The three stories in Wild Grass focus on how people are turning to the nascent legal system for justice, despite the party's willingness to subvert rule of law. We meet Ma Wenlin, a former teacher and self-educated lawyer who reluctantly defends farmers driven to poverty by officials demanding illegal taxes. What motivates people like Ma? It should be obvious to the man dubbed by farmers as the 'peasant champion' that such cases are political suicide. Despite media support for what seems like an open-and-shut case, Ma is beaten by Beijing police and escorted home to face court. He is jailed for five years.

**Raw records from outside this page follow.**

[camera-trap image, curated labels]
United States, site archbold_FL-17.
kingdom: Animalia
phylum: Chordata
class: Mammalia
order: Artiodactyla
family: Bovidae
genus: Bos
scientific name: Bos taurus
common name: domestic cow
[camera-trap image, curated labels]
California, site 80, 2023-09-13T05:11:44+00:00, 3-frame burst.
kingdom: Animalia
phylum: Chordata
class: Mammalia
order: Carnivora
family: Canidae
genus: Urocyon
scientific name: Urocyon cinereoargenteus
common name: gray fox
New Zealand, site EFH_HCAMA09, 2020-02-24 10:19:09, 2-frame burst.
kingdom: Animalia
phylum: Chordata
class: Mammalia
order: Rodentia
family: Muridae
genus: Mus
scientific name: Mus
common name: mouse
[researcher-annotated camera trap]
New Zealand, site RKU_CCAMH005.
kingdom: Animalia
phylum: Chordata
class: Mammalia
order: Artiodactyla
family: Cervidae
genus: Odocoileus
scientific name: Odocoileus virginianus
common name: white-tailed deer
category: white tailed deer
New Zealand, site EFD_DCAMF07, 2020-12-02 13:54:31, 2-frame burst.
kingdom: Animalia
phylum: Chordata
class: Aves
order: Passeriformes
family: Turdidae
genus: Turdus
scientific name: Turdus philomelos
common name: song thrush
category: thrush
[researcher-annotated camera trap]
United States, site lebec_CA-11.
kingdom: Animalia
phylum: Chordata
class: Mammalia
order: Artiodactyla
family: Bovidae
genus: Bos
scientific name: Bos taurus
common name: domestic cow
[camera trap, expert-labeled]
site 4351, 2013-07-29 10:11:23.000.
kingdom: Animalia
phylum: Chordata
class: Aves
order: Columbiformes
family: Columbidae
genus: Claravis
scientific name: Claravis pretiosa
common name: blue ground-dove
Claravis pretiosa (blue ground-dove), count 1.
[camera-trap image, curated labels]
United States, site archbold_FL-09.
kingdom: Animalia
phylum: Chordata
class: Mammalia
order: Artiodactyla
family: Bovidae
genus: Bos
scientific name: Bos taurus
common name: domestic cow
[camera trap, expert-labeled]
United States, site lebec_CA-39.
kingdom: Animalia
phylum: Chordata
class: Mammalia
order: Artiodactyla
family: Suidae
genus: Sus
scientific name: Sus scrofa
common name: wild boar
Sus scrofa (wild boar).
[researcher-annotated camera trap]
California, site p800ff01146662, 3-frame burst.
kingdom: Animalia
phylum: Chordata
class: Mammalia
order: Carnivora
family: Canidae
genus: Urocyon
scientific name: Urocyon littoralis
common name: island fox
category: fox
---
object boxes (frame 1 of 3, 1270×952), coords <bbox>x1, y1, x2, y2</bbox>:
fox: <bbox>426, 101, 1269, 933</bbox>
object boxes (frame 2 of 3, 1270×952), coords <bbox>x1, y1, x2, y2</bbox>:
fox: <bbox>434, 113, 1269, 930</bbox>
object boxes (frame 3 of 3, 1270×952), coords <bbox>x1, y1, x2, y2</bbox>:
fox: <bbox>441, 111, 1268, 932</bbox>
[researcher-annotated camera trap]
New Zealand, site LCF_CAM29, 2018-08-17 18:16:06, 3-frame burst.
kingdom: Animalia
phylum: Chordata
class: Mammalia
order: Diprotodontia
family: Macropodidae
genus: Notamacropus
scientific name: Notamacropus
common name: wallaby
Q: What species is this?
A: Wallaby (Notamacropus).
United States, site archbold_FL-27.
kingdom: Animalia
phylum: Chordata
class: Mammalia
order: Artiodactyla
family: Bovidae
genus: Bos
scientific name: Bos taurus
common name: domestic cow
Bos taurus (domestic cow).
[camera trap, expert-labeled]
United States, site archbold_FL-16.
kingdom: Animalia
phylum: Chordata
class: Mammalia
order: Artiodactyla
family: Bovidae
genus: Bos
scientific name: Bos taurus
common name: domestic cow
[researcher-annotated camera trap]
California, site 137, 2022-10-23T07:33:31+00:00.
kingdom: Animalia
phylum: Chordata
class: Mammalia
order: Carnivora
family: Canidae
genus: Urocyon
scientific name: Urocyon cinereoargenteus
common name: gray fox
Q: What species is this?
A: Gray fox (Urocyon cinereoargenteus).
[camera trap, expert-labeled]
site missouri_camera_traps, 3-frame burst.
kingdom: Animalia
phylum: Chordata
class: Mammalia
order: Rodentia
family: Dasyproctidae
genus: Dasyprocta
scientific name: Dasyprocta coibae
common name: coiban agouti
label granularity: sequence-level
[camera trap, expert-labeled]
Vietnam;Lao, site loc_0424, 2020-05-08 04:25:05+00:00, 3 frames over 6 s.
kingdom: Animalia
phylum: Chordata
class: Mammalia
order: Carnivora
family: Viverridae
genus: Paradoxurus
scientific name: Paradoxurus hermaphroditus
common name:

Johnson introduces architect Fang Ke, who fights to keep corrupt local government agencies from demolishing centuries-old homes in Beijing. The legal system backs officials who are offering cheap compensation to ousted residents while selling to developers for huge gains.

The final chapter, Turning the Wheel, is the best of the three vignettes. It tells of the government crackdown against the Falun Gong movement, a subject that won Johnson the Pulitzer Prize. Through dogged reporting about a woman who dies in police detention - and her daughter's failure to prove her mother's death was not due to natural causes - we get an exciting inside view of this movement that so rattled China's top leaders.

While his subjects fail, Johnson says - in elegant prose - that each has sparked a revolution.